Materials and methods
Preparation and selection of the samples
Within the Institute for Testing of Materials’ Ceramics Laboratory database, a total of 93 samples of Serbian raw clays were chosen for examination in this study, which originated from four localities: Crne Rovine (CR) – 19 samples; Crniljevo (C) – 51 samples; Damnjanovića Brdo (DB) – 17 samples; and Zaječar (Z) – 6 samples. The selection was based on their various qualities that were determined in the laboratory: the CR samples are refractory clays (Vasić et al., Reference Vasić, Radovanović, Pezo and Radojević2023), the C (Vasić et al., Reference Vasić, Pezo, Vasić, Mijatović, Mitrić and Radojević2022) and DB samples are suitable for whitish floor tile production, while the Z deposit is rich in clay minerals but with a very high content of Fe2O3 (see the ‘Results and discussion’ section).

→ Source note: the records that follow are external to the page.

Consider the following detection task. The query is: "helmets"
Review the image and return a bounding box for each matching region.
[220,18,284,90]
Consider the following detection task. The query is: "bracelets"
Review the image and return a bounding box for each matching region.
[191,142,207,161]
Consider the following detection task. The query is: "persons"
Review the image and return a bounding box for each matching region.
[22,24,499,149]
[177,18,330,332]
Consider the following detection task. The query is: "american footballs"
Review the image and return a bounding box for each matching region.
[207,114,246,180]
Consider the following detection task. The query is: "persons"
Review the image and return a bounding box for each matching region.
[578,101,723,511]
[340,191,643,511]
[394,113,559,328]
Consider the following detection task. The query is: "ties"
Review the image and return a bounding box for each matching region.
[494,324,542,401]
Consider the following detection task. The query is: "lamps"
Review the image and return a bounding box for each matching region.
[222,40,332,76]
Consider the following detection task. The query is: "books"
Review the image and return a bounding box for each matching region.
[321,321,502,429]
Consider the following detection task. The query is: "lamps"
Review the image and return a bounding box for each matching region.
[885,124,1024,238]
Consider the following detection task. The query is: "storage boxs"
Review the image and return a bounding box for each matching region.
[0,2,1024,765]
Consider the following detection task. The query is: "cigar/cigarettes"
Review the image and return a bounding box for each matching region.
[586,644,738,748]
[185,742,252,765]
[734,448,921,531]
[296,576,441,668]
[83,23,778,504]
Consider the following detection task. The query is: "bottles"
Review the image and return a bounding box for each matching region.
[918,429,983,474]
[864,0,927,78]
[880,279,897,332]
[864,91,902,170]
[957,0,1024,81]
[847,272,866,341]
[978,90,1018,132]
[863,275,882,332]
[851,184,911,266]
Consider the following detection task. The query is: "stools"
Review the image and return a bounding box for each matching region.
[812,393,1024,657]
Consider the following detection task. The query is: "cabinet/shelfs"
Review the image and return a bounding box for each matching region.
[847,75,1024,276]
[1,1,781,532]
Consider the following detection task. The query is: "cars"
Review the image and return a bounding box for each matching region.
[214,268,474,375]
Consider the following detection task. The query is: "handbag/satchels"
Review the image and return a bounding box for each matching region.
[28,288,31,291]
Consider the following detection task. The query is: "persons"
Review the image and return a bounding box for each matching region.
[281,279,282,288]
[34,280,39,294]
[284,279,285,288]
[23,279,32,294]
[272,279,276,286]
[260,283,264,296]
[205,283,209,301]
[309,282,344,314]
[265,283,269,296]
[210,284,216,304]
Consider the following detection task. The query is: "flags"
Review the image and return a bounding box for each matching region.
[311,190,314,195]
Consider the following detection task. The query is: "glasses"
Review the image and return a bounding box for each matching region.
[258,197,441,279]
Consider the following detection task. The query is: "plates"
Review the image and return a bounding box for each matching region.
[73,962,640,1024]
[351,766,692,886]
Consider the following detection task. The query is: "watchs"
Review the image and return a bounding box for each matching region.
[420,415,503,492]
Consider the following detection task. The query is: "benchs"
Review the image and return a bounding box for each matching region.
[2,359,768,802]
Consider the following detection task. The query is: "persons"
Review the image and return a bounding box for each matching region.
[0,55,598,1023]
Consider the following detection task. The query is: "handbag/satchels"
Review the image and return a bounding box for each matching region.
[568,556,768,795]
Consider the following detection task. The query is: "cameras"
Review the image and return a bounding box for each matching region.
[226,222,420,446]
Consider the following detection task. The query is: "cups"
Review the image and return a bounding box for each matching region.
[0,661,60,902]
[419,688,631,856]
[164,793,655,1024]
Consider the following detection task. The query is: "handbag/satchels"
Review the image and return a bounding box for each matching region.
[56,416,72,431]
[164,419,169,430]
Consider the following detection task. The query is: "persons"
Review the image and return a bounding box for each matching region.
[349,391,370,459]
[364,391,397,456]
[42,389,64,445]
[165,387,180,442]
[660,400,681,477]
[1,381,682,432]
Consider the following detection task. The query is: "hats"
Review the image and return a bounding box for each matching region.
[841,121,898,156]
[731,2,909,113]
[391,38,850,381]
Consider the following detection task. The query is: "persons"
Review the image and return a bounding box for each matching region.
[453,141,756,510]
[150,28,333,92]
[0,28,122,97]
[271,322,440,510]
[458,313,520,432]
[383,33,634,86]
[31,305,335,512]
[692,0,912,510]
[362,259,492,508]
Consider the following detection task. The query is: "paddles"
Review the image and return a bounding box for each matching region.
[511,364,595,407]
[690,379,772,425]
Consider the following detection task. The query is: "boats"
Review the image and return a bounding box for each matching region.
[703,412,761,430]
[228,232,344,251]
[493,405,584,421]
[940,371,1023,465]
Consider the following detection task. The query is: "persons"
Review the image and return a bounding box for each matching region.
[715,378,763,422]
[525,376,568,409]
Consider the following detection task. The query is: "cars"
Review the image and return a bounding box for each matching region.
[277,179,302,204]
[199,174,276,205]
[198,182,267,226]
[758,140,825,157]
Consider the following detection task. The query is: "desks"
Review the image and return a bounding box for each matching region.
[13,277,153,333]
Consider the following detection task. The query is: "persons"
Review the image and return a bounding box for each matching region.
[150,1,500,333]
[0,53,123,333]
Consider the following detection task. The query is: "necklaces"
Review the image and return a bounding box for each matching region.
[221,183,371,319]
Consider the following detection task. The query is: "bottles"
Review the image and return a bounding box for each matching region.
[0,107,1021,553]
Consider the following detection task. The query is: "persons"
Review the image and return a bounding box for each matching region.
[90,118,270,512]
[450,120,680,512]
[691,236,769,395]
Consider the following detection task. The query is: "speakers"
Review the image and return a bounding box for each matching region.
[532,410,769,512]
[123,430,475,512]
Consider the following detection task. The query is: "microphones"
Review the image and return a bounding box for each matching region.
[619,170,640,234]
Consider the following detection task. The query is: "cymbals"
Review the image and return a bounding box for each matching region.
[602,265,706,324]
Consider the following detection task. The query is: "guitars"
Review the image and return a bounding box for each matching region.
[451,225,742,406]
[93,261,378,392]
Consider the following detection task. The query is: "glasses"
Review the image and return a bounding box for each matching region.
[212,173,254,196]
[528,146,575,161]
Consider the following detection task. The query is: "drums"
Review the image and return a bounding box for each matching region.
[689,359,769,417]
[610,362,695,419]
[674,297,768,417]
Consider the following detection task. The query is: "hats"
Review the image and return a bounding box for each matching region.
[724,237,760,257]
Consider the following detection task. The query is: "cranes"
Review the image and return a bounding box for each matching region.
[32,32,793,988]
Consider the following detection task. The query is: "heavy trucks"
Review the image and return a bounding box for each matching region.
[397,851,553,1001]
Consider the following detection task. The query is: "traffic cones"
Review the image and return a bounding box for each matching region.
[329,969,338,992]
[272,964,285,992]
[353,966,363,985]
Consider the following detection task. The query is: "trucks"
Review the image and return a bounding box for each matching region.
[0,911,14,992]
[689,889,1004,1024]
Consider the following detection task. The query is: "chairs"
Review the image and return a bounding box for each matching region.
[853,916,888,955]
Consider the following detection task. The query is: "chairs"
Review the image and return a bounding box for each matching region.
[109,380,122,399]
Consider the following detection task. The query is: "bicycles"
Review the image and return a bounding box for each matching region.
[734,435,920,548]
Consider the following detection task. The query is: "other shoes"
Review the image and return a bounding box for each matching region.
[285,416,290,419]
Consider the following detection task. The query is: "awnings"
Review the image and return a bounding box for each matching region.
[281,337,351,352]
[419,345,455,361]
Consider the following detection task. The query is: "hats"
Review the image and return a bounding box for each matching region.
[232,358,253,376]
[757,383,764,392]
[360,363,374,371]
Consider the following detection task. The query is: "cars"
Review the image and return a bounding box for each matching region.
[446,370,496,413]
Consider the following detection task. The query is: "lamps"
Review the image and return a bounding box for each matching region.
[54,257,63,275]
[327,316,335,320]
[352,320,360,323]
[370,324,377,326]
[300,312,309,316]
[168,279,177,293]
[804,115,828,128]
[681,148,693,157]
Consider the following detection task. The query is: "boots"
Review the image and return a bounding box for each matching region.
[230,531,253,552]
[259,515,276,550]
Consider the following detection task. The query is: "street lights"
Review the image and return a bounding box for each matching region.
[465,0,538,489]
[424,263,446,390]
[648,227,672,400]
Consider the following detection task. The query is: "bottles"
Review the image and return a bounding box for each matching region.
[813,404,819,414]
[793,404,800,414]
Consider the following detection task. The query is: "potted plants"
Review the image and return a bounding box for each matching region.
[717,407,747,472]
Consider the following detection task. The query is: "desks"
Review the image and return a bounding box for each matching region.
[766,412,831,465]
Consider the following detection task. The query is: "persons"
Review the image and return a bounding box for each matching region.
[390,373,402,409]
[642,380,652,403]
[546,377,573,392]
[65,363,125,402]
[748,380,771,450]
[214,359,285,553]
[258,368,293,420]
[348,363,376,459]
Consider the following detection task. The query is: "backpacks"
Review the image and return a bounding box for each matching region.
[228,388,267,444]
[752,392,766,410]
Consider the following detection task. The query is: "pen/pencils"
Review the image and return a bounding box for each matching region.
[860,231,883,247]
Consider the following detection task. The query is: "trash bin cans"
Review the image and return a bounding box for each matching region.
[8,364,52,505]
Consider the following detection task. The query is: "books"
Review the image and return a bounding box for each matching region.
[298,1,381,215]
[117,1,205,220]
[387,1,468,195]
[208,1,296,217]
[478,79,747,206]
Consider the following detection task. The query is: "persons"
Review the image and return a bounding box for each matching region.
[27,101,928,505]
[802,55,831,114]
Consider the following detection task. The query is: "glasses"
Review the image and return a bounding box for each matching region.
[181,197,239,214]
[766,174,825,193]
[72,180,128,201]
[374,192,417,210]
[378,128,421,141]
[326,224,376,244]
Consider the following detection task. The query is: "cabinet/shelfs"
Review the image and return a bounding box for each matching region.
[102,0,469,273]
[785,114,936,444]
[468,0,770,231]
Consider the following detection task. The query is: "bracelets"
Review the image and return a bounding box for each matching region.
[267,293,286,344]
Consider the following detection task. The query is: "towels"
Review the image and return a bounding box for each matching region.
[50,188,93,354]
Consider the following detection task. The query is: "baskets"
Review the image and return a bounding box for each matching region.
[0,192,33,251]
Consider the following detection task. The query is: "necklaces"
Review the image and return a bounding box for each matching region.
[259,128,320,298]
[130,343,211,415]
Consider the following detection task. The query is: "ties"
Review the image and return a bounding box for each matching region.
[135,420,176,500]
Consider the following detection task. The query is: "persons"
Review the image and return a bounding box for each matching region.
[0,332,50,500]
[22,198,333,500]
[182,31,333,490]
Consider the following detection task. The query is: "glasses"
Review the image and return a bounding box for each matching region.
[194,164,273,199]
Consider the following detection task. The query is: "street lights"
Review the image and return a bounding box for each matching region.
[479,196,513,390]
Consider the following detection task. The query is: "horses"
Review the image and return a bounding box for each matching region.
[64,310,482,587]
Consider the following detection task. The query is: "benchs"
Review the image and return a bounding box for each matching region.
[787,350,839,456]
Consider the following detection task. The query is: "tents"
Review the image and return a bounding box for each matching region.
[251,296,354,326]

Serbia exports raw clay and also uses clay in the production of good-quality ceramic tiles. There are two producers of ceramic tiles in Serbia: Zorka keramika in Šabac (in the western region of the country) and Keramika Kanjiža in Kanjiža (in the northern region of the country). Two of the studied deposits (C and DB) are ~70 km from Zorka keramika. Other localities are studied to determine the possibility of exporting their clays or using them as a part of the raw materials mixture in the country.
All samples underwent identical treatment and testing procedures. Upon arrival at the laboratory, they were dried at 100 ± 5°C until reaching a constant mass. Then, they were uniformly dry milled using a planetary mill until they passed through a 0.5 mm sieve. Subsequently, 4% tap water was added to achieve a semi-dry 400 kg cm–2 pressure, and specimens of 120 × 25 × 8 mm were formed. Tiles were fired in a laboratory electric furnace under oxidizing conditions at 1100°C, 1200°C, 1250°C and 1300°C for 1 h dwell time, following a predefined slow-firing regime (Vasić et al., Reference Vasić, Radovanović, Pezo and Radojević2023). Detailed processing parameters, results and discussions on the localities CR and C have been published previously (Vasić et al., Reference Vasić, Pezo, Vasić, Mijatović, Mitrić and Radojević2022, Reference Vasić and Radojević2023).
Testing and analysis
Laboratory tests
The chemical and mineralogical compositions of the clays were analysed with energy-dispersive X-ray fluorescence (XRF) spectrometry using a Spectro Xepos XRF spectrometer, and with X-ray diffraction (XRD) analysis using a Philips 1050 XRD device, respectively. The instrumental techniques, sample preparation, reference materials and component detection have been described in previous studies (Vasić et al., Reference Vasić, Pezo, Vasić, Mijatović, Mitrić and Radojević2022; Mijatović et al., Reference Mijatović, Vasić, Lj, Radomirović and Radojević2023).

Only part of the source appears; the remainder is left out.